お題:夜の母 制限時間:15分 読者:14 人 文字数:1078字

一夜の邂逅
私の家は母子家庭でした。
小さい頃から母と2人、薄汚れたアパートで暮らしていました。
貧しい暮らしでしたが、自分が不幸だと思ったことはありません。
冬の寒い夜など、母が私の小さな手を両手で包み込んで温めながら、昔話などを聞かせてくれました。
そうして母に包まれているのが、私は好きでした。

或る夜、見たこともないような立派な車が、私を迎えにきました。
見知らぬ大人に促されるまま、私は車に乗り込みました。
母は黙ってその様子を見ていましたが、その面は悲しそうでした。
やがてやはり見たこともないような広い庭を持つ豪邸につれていかれました。
車が門を潜り本館につくまで、5分ほどかかったと記憶しております。

広すぎて落ち着かない、寒々しささえ覚える畳の間に連れていかれ、しばし待たされました。
やがて1人の女性が私を尋ねてきました。

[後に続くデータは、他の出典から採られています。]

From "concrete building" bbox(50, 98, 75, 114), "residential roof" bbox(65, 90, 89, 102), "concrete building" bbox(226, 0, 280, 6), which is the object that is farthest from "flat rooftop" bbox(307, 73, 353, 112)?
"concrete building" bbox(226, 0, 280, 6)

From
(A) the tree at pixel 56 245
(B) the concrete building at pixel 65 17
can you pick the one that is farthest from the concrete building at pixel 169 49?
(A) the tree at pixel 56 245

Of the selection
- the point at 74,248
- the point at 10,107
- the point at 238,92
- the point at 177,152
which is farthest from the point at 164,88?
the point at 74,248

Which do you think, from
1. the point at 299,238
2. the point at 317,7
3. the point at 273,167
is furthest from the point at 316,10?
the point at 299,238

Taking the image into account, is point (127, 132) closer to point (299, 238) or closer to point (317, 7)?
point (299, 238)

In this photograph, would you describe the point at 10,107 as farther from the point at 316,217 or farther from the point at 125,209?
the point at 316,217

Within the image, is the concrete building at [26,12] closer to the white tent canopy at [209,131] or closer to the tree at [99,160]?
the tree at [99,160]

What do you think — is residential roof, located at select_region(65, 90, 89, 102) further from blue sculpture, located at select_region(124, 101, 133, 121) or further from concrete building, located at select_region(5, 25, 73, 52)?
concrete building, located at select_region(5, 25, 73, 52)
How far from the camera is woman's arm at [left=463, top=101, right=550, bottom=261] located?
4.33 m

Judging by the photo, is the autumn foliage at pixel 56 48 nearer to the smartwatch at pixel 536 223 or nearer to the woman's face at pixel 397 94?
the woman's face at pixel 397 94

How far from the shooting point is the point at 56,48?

淡い色の着物に身を包んだ、細面の、美しい女性でした。

その女性は、私に様々な質問をしてきました。
「学校は楽しいですか?」
「はい、とっても楽しいです」
「好きな教科はなんですか?」
「図工の時間に絵を描くのが好きです」
「お勉強はお嫌いですか?」
「あまり好きではありません」

私が頬を赤らめて応えると、女性は慎ましやかに笑い声をあげました。
不思議と嫌な気はしませんでした。

とりとめのない会話が続き、最後に女性はこう尋ねました。

「…あなたは、お母さまがお好きですか?」
「はい、母は僕を育てるために、寝る間も惜しんで働いてくれています。感謝していますし、ええと、と、とても偉いと思います。大好きです」

拙い語彙で精一杯母への敬愛を伝えると、女性は寂しそうな顔をしました。
やがていとまを告げ、女性はがらんとした和風の間から去り、私も帰されました。
大きな屋敷から元のボロアパートへ戻され、元の生活がまた始まりました。

あの謎の女性は私の本当の母ではなかったか、と思うようになったのは、大分後のことです。
その頃には一緒に暮らしている母が、自分の本当の母ではないことに気づいていました。
それを知ったところで、私の母への想いはなんら変わるものではありませんでした。
実の息子以上の愛情を注いで育てられた、と今でも思っているからです。

その母もなくなり、今は先祖代々の墓地に眠っています。
あの謎の女性は誰だったか、その後私は知ろうとも思いませんでした。
あの邂逅は一夜の奇妙な夢だった、と思うことにしています。

先祖代々の墓に眠る”母”の息子であることを誇りに、私はこれからも生きていくことでしょう。